YOUR INSTRUCTIONS :: The expected result is the segment of the entries that begins with the line containing "kingdom: Animalia" and ends with the last line, copied verbatim.

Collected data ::
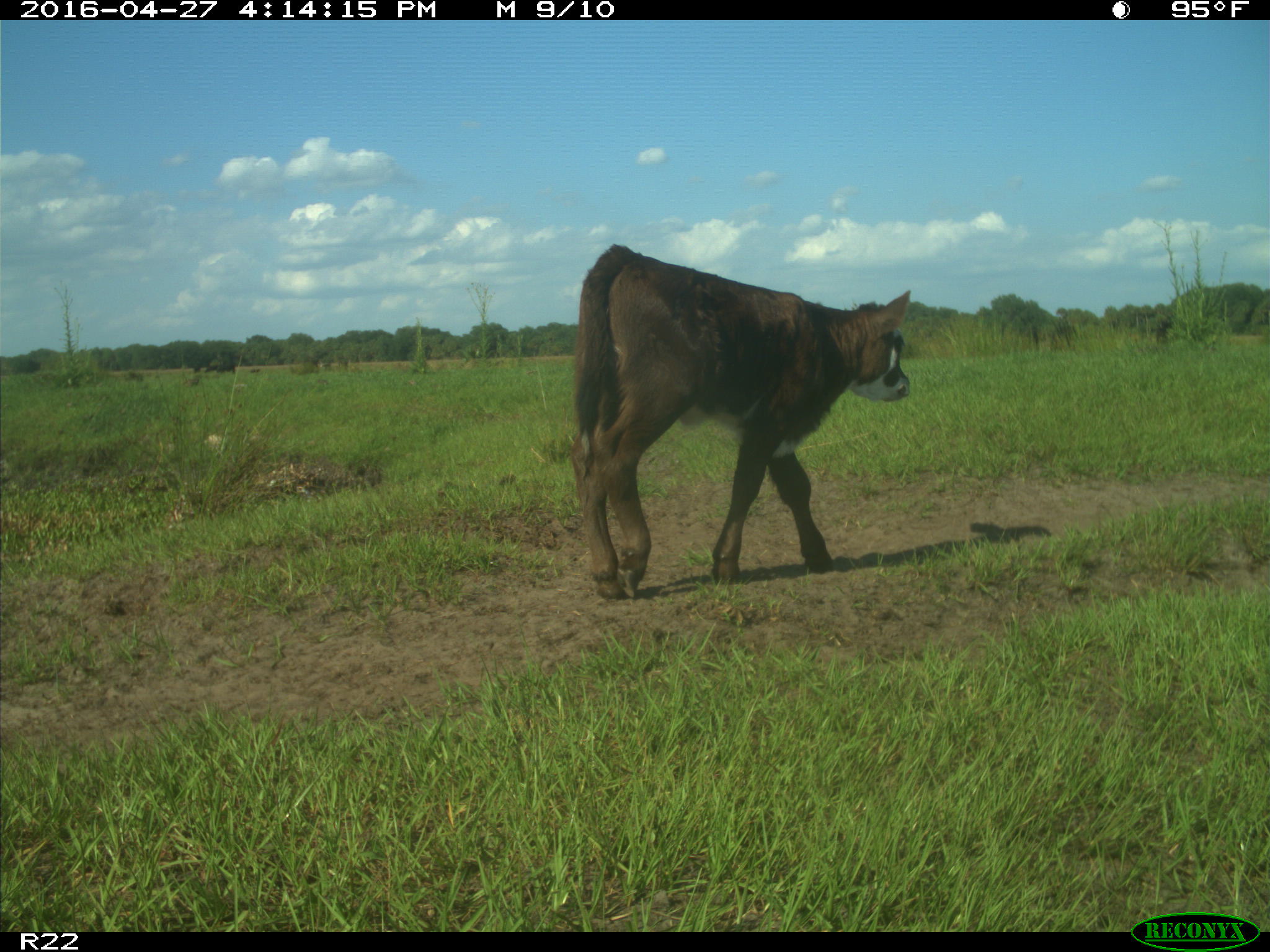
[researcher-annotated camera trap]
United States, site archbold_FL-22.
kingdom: Animalia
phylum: Chordata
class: Mammalia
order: Artiodactyla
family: Bovidae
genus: Bos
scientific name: Bos taurus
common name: domestic cow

WRITTEN RESPONSE ::
kingdom: Animalia
phylum: Chordata
class: Mammalia
order: Artiodactyla
family: Bovidae
genus: Bos
scientific name: Bos taurus
common name: domestic cow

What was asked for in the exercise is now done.